The victory of François Fillon in France’s center-right presidential primary is the latest sign that a tectonic shift is coming to the European order: toward accommodating, rather than countering, a resurgent Russia. Since the end of World War II, European leaders have maintained their ever-growing alliance as a bulwark against Russian power. Through decades of ups and downs in Russian-European relations, in periods of estrangement or reconciliation, their balance of power has kept the continent stable. But a growing movement within Europe that includes Mr. Fillon, along with others of a more populist bent, is pushing a new policy: instead of standing up to President Vladimir V. Putin of Russia, stand with him.
Mr. Fillon has called for lifting sanctions on Russia and for partnering with Moscow in an effort to curtail immigration and terrorism. He is friendly with Mr. Putin. If pollsters are right and Mr. Fillon wins the French presidency in the spring, he could join several rising European politicians and newly elected leaders who are like-minded.
Their movement, scholars stress, is driven by forces far more formidable than any elected leader: the populist upsurge that is remaking the Continent and, simultaneously, the impersonal but overwhelming pressures of international power balancing.

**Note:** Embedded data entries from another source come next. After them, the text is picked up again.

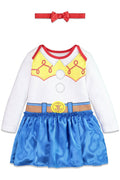 Disney Pixar Toy Story Jessie Costume Dress & Headband Set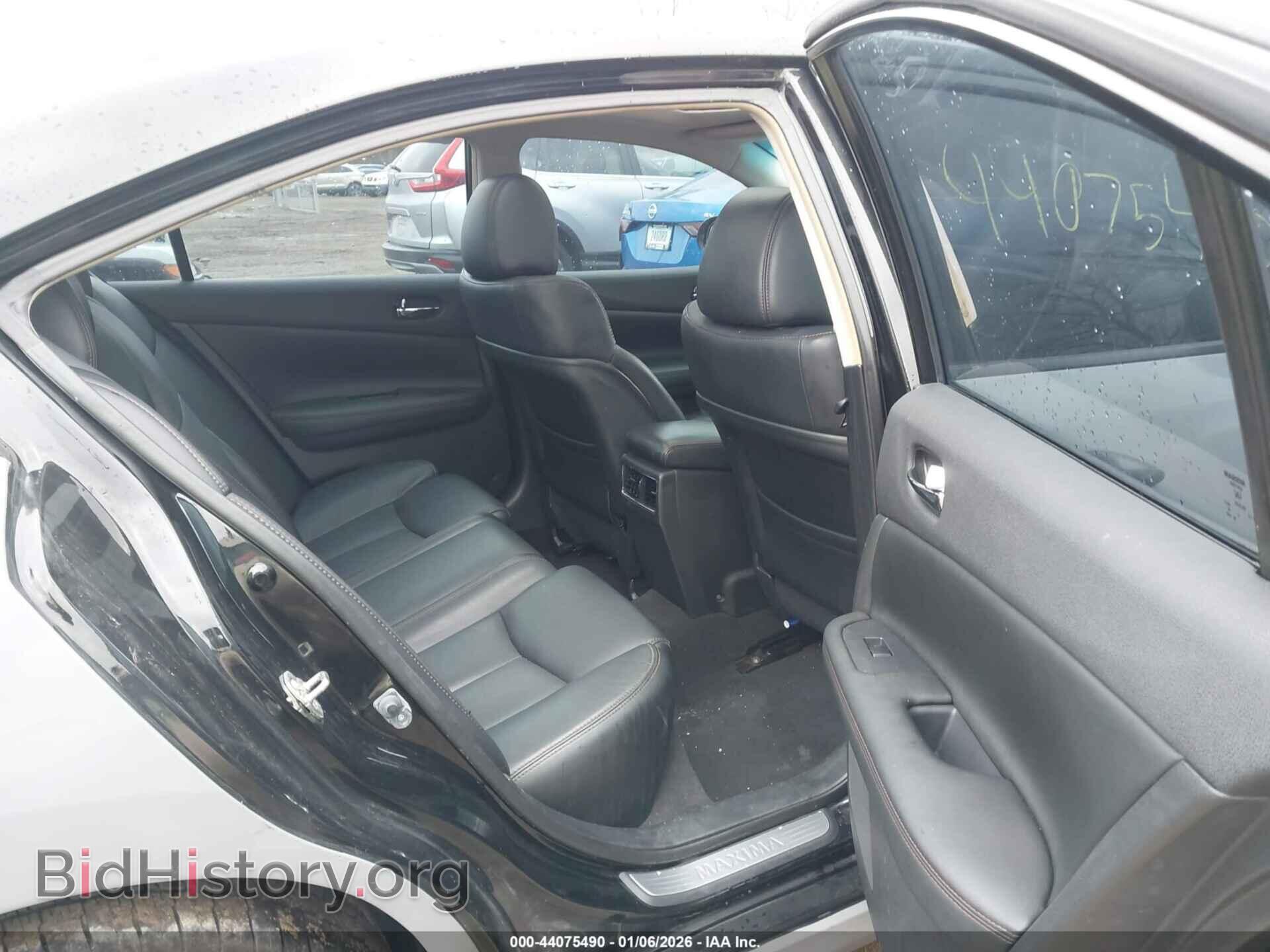 2014 NISSAN MAXIMA - VIN: 1N4AA5AP1EC908267 - Фото 8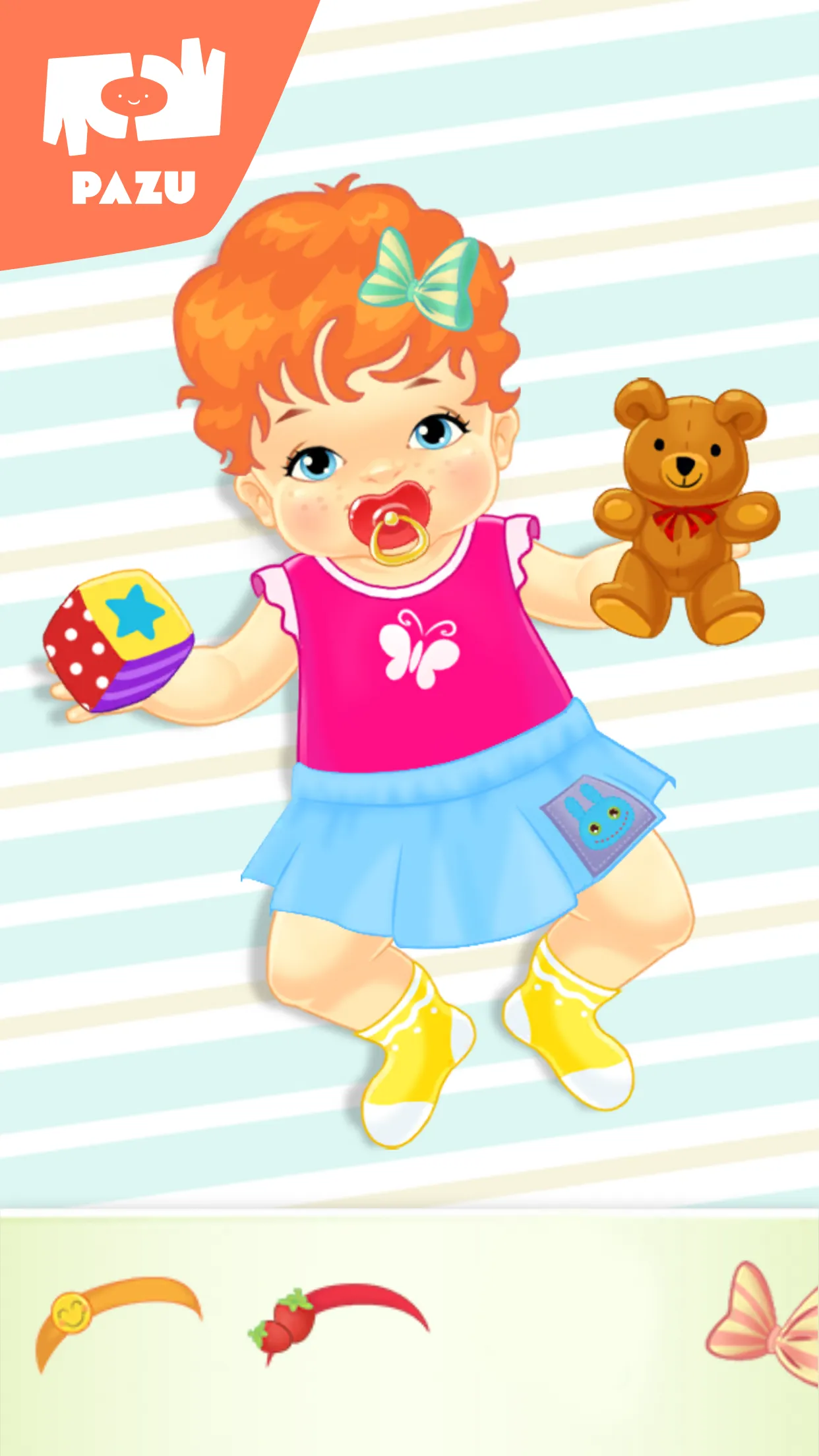 Chic Baby: Baby care games | Indus Appstore | Screenshot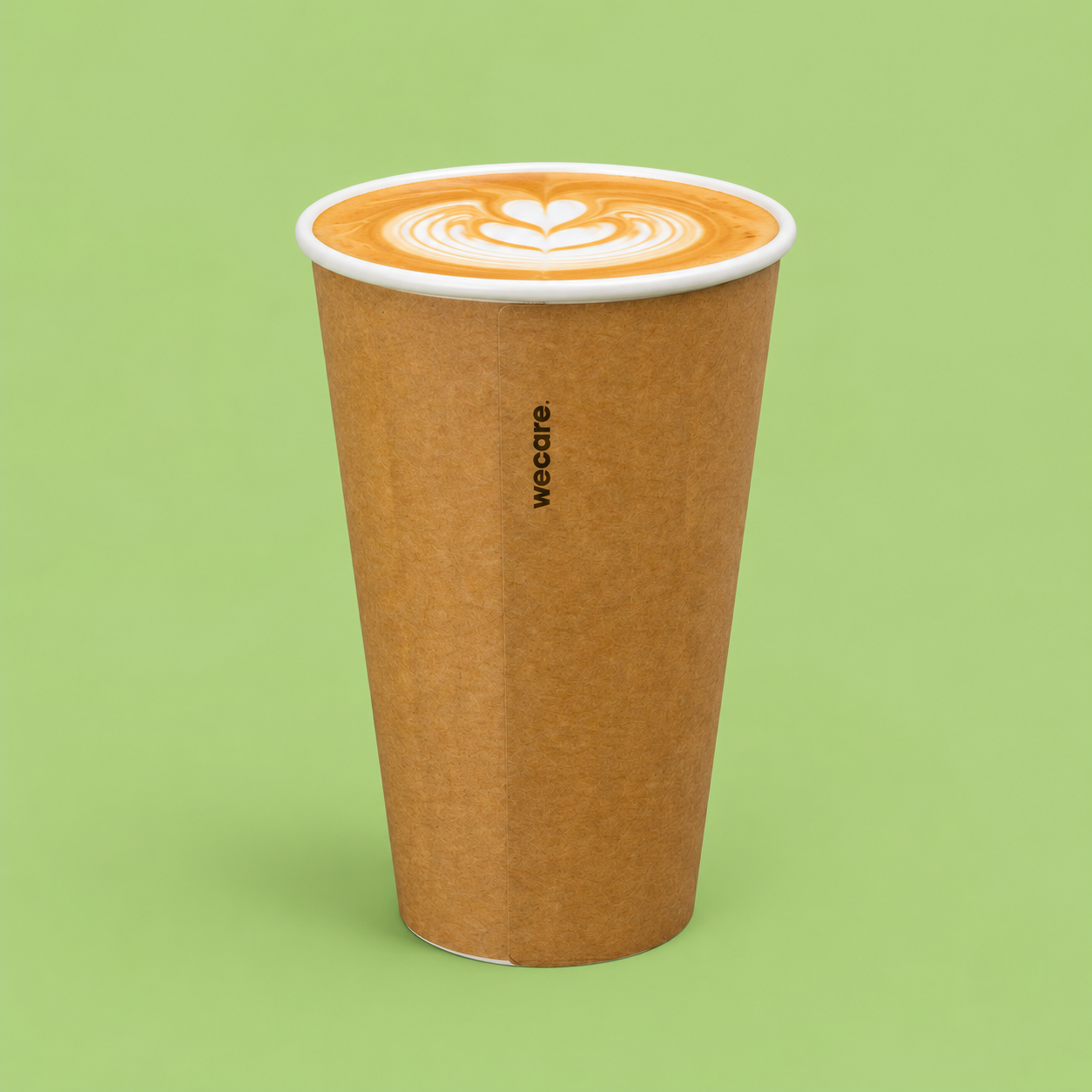16oz Double Wall Compostable Paper Cup | 500 Count Case wecare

These changes, along with the impending British withdrawal from the European Union and the election of Donald J. Trump as president of the United States, foretell a “dramatic shift” in the half-century of Western unity against Russia, said James Goldgeier, a political scientist and the dean of American University’s School of International Service in Washington. “All the trend lines right now point away from a tough approach to Russian aggression and point toward more accommodation of the Russian notion that they have a privileged sphere of influence,” he said.